During the study period the practical protocol for IUT in our center has evolved. Nowadays, Nifedipine (Adalat Oros® 30mg) is often given as a tocolyticum before procedure and if necessary repeated the same day. In our case series, the four patients with contractions after IUT had not received Nifedipine. In contrast to fetoscopic procedures, antibiotics are not administered routinely at IUT in our center, since we never encountered post procedure infection. Chorio-amnionitis has been described in other studies though (Van Kamp et al, 2005; Somerset et al. 2006). Fetal paralyticum and analgeticum are used routinely nowadays. Especially in transfusion in the hepatic umbilical vein, it is of benefit to start with a separate injection to administer fetal medication IM. We did not encounter any PPROM within a week after IUT in our study cohort. Thus the risk of an extra puncture, with a fine needle, seems justified. Adding Atropine to the fetal medication seems to be protective for fetal bradycardia since this was reported frequently in earlier cohort studies and was not described during any IUT in our cohort (Somerset et al., 2006; Tiblad et al., 2011). After 26 weeks, routine corticosteroid administration is given to ensure lung maturation in case of preterm birth, which is a common occurrence. After 28 weeks a CSE is usually given to be prepared for back-up cesarean section. The need for CSE is open for debate, as we did not encounter the need for urgent cesarean section during the procedure in the last 14 years. When prolonged bleeding leads to persistent bradycardia or unreassuring CTG monitoring, urgent cesarean section should be a possibility. Nevertheless, CSE can lead to maternal hypotension, compromising the fetal condition in some cases. We recommend performing the procedure in an operating theatre where cesarean section can be performed swiftly when needed.

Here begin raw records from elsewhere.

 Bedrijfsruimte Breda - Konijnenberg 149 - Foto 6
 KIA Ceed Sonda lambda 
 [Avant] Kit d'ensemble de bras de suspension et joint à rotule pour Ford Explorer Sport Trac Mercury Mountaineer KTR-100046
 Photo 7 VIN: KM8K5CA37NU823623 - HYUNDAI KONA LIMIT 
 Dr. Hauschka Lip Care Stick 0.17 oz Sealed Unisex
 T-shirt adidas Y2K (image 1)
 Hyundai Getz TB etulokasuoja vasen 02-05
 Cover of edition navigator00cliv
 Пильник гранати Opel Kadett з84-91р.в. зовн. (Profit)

The target hematocrit at the end of transfusion was met in most instances in our study. We advocate adjusting the target hematocrit according to gestation. A normal hematocrit at 18 weeks is 33%, at 22 weeks 35%, at 26 weeks 37%, at 30 weeks 39% and at 34 weeks 41% (Weiner et al., 1991). It is to be expected that the hematocrit will increase somewhat in the hours after IUT (Kamping et al., 2014). Thus caution should be taken to transfuse up to polycytemic values. The p95 at 24 weeks is 40% and at 34 weeks in 45% (Weiner et al., 1991).

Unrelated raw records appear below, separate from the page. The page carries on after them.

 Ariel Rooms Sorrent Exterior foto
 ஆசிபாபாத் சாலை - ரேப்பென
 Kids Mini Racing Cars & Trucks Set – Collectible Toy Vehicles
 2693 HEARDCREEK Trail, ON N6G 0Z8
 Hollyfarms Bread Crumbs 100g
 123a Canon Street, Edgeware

Neonatal management of hemolytic disease in the newborn due to alloimmunization has also evolved in the past years. Especially the use of curves for bilirubin values with adjusted cut-off points has ensured a decline in exchange transfusions (Smits-Wintjens et al., 2008). Neonatal management consists of intensive phototherapy starting immediately after birth whereas IVIG and EPO are no longer routinely used since 2011 (Smits-Wintjens et al., 2011; Santos et al., 2013; Mainie, 2008). It is noteworthy that three cases of NEC were encountered in neonates born after 35 weeks. All these neonates had received IVIG. It has been suggested that IVIG increase the risk of NEC in neonates with hemolytic disease (Figueras-Aloy et al., 2010). We advocate performing an early neonatal brain scan in all neonates that received an IUT, since we encountered a case of intraventricular hemorrhage grade 2 with sequelae in the neonatal period.

Shortcoming of our study is the retrospective design, which may lead to an underreporting of mild adverse events and lack of long term follow-up of neuro-developmental outcome as is reported in the Lotus study in 291 patients who received IUT (Lindenburg et al, 2012). Neurodevelopmental impairment was shown to be around 5%.

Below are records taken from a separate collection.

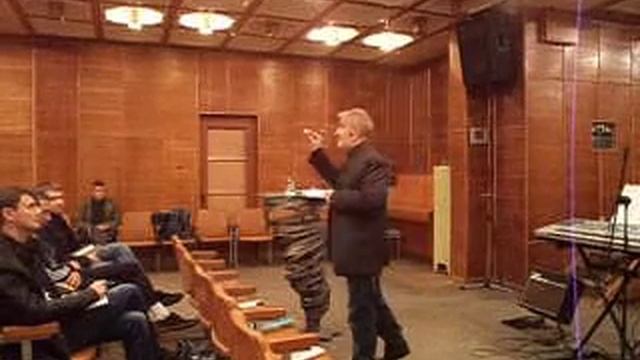 ПСАЛМОКАТАРА ИЛИ ХЕРЕМ- МОЛИТВА ПРОКЛЯТИЯ смотреть онлайн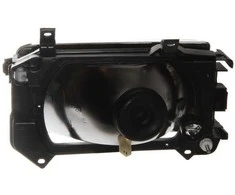 Priekinis žibintas TYC VW Transporter T4 1990-2003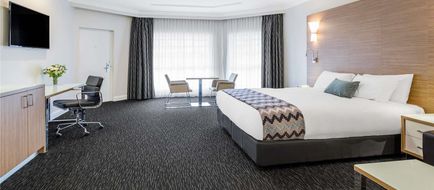 Mercure Goulburn Exterior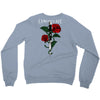 camouflage Crewneck Sweatshirt
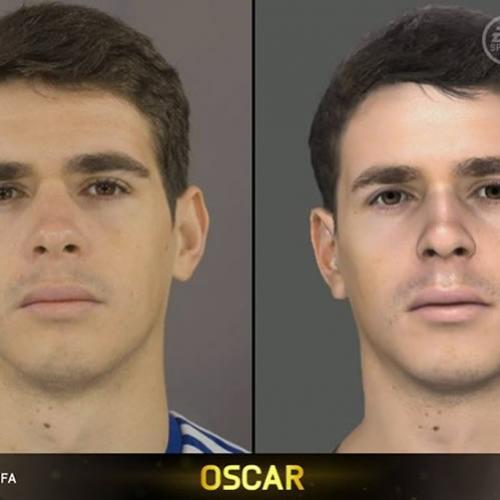 Fifa 15: Vídeo Craques no Processo de Captura do Game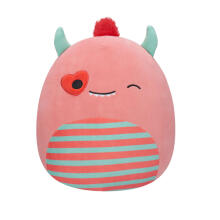 SQUISHMALLOWS pehme mänguasi Sõbrapäeva eri, 30 cm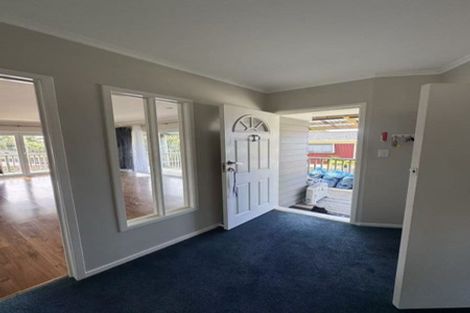 Photo of property in 3 Uppingham Crescent, Hillcrest, Auckland, 0627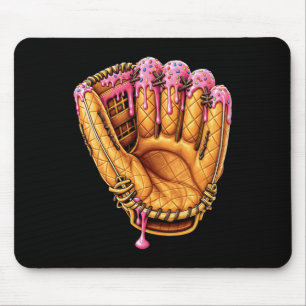Bysebyll Drip Boys Handschoen IJs Drip Jeugd Muismat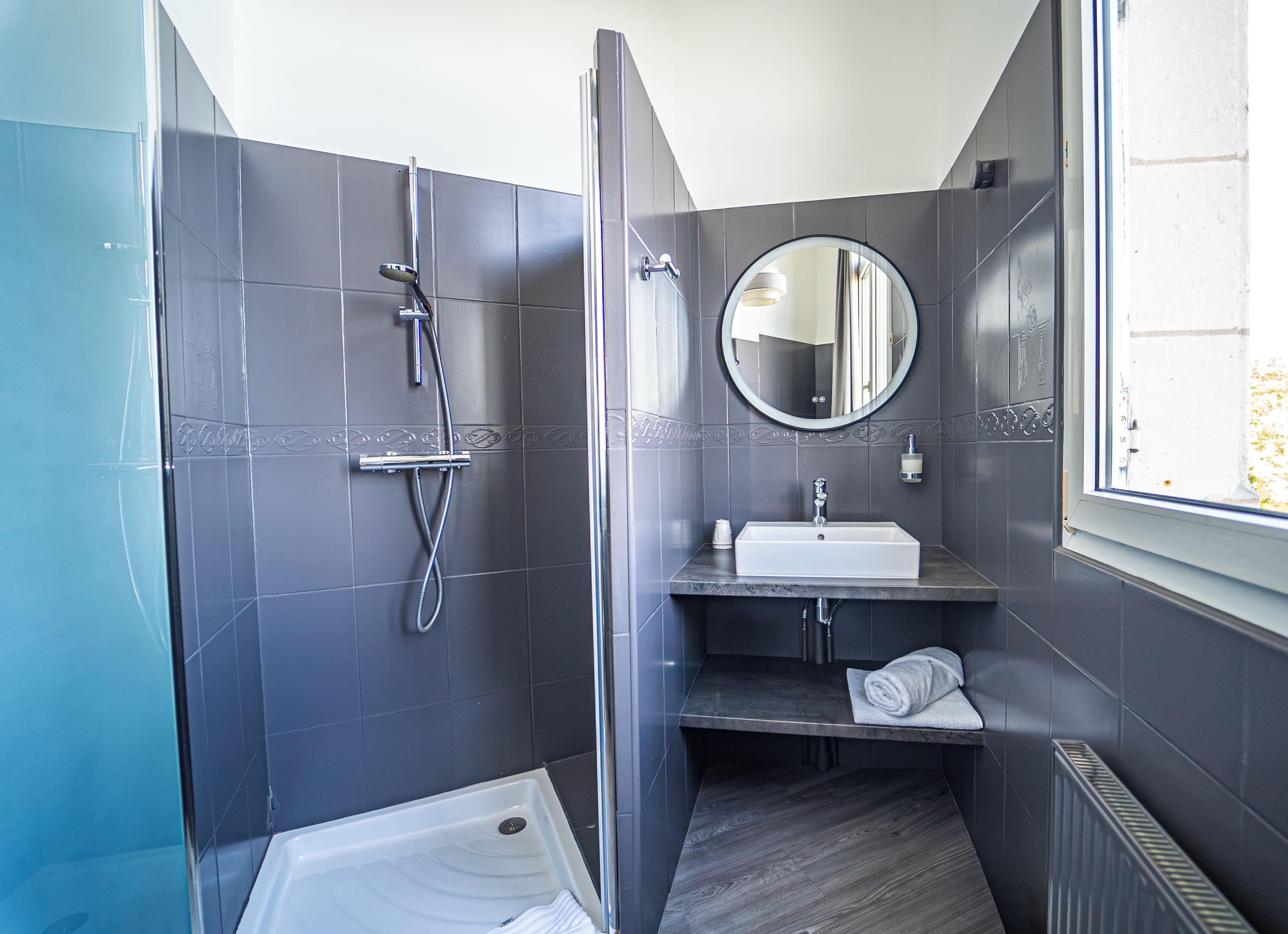 Baño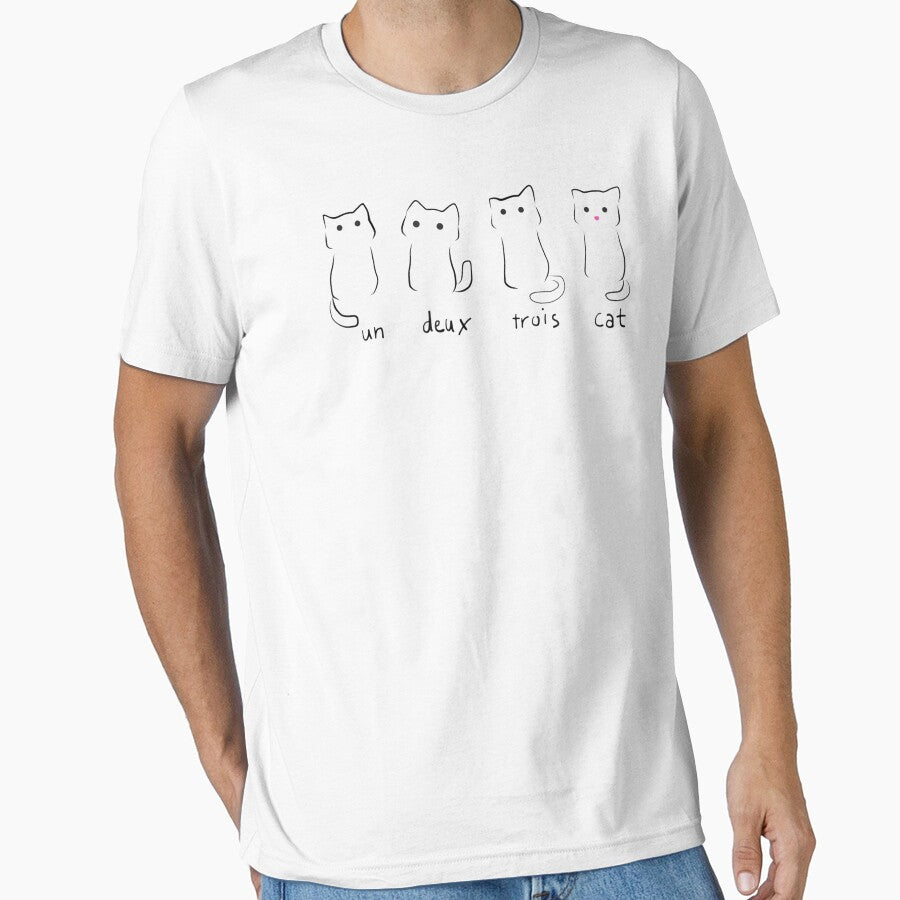 Un Deux Trois by Vivarshop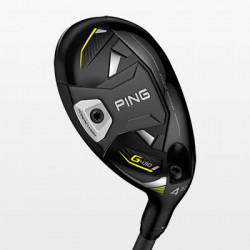 HIBRIDO PING G430 HL 26º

In conclusion, in experienced hands, intrauterine transfusion is a safe and effective procedure to treat RBC-alloimmunization. We did not encounter any perinatal mortality in our center over the last 14 years. Adverse events were mostly related to hydrops, so that timely referral remains mandatory. Since the number of patients with alloimmunization will decline in coming years, it is important to centralize these procedures in centers of excellence to maintain enough needling experience per operator. Also, management in centers of excellence may avoid an unnecessary preterm birth and optimize neonatal management of alloimmune anemia.